I’ve kept an eye on my loans and watch for any that start to show a declining credit score. If they start slipping too much, I sell them off at a discount on the secondary. I figure a small loss on the sale is better than losing the whole loan to a default.
I don’t have a lot of loans (40 now), but I’ve successfully stayed away from any defaults in my 18 month career. I know this isn’t enough data to make a positive correlation for this method, but it’s an idea to try out.
I have 40 notes current, 1 paid off. I had one that was a bit late paying, so I ended up selling it in the Folio trading platform. My NAR per the site is 12.33% and I’ve been doing it for 2 years so far, increased number of notes mostly in the past year.
I’m also treating it like a rotating CD, which a small amount matures every month in case an emergency came up. I stay away from the 60 month loans because the terms of them state if the person owes after the 60 months, LC has no responsibility to collect. I stay away from $15K+ loans as well, smaller the better in my opinion.

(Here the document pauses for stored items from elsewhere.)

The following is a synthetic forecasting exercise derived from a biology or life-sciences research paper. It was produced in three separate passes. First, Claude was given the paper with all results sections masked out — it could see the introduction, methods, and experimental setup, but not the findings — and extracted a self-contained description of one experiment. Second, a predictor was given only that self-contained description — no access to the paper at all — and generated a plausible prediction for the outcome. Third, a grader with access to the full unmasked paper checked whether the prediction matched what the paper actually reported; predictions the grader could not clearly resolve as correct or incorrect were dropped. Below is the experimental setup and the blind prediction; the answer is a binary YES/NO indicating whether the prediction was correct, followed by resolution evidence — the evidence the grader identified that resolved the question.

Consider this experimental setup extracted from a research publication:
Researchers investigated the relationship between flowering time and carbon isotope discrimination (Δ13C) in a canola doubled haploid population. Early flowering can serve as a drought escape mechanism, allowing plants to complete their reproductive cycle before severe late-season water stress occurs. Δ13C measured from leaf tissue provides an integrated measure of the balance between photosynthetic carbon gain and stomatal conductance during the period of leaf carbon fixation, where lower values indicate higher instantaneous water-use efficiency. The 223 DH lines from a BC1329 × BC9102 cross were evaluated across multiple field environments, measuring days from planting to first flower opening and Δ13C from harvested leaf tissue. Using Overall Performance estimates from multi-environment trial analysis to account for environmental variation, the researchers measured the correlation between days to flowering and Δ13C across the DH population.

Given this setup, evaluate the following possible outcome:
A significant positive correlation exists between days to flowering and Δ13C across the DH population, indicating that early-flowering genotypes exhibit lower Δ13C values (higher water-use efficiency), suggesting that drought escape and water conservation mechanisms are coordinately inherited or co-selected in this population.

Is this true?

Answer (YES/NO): NO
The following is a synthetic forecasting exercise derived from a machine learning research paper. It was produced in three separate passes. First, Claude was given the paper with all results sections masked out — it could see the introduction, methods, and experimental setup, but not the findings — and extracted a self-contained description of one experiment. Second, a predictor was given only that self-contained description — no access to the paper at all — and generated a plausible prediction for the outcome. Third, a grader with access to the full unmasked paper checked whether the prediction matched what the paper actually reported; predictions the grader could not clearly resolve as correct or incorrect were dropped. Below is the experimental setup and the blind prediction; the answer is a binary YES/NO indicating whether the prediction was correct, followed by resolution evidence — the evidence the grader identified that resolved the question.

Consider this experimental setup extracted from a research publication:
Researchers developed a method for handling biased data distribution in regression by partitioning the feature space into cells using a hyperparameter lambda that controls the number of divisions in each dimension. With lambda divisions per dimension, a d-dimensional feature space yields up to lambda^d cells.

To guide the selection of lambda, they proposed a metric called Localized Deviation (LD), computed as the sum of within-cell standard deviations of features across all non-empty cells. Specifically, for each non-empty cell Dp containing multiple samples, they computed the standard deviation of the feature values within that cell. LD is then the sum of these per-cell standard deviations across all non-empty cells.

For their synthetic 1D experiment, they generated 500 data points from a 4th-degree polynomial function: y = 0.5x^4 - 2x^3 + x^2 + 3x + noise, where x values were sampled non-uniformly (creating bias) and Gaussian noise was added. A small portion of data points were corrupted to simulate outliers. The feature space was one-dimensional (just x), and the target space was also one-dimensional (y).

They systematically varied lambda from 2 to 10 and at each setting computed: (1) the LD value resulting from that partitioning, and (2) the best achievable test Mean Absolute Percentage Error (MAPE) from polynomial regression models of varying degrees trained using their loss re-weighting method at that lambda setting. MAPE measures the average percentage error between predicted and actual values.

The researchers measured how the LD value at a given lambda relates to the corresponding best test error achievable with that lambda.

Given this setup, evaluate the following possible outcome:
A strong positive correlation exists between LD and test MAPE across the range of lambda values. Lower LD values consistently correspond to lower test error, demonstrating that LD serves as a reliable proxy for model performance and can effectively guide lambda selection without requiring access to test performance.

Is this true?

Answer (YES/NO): NO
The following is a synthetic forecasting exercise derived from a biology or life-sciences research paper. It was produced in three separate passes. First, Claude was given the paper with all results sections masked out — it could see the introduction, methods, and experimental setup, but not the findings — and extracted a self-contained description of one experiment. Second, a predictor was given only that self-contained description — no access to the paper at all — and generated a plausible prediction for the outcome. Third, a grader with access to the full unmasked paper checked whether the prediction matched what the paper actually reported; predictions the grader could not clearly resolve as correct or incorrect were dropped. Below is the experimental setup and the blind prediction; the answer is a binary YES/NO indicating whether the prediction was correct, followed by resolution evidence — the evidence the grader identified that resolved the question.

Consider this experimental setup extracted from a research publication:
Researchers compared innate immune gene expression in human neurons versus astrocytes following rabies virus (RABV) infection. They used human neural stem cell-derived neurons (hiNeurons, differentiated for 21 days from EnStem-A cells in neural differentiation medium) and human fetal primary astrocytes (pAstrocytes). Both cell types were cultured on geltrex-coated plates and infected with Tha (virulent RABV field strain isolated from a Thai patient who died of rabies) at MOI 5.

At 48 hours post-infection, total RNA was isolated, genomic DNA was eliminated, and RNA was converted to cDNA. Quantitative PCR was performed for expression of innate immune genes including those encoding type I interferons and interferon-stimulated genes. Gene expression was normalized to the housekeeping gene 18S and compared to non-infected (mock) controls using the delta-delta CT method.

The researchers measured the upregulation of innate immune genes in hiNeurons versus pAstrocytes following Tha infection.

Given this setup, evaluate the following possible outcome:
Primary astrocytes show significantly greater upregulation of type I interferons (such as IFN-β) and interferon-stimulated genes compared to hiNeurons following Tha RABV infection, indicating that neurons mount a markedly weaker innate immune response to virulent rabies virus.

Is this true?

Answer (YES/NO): YES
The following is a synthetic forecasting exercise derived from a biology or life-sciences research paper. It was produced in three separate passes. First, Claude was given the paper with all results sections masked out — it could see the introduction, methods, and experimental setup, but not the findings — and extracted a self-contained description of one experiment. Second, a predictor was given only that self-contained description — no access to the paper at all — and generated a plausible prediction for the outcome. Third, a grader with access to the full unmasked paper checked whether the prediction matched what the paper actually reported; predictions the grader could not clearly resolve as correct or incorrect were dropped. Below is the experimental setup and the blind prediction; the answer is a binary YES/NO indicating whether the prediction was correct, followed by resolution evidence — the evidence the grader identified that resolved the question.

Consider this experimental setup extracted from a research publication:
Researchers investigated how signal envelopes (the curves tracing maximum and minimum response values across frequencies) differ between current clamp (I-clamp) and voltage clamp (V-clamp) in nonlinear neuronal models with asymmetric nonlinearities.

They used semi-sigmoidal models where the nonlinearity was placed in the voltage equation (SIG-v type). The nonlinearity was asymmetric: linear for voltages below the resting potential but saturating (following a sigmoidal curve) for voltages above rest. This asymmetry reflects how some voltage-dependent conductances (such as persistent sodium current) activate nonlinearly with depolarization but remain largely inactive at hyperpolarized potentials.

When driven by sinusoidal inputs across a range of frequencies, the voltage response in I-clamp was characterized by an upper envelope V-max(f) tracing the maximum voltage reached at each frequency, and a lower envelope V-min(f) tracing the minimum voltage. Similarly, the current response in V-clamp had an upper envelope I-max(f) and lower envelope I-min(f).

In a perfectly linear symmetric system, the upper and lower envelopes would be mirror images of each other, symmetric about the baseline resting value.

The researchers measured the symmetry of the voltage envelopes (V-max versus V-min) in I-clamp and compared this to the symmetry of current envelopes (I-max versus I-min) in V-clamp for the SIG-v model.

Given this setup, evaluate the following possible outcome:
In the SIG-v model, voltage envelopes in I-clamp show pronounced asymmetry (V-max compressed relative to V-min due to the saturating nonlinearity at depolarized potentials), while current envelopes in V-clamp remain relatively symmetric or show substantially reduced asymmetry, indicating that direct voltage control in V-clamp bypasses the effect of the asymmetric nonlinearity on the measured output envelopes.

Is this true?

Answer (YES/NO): NO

I have still been putting new cash in. I currently have 12 notes current, 1 31-120 days late(on payment plan) and 3 paid in full. My NAR per the site is 11.73%. All of my notes have been hand-picked. I have been getting partial payments on the one late note, but I’m not very confident that it will get back current. It was a grade D note.
I was also not happy with the changes recently. 60 month loans are quite a long-term investment for something like this. I generally avoid them unless there are no good 36 month loans to invest in. I typically steered clear of the $25,000 loans even before they kicked it up to $35,000 max.
I treat my account as something like a 3rd tier emergency fund. I have some savings in reserve in case of immediate need, but my LC account can provide a small income over time if needed. The longer I invest, the larger that potential income is. If I never need it and it’s still there in 20 years, I might use it to fund a couple years of retirement while I’m in my 50s.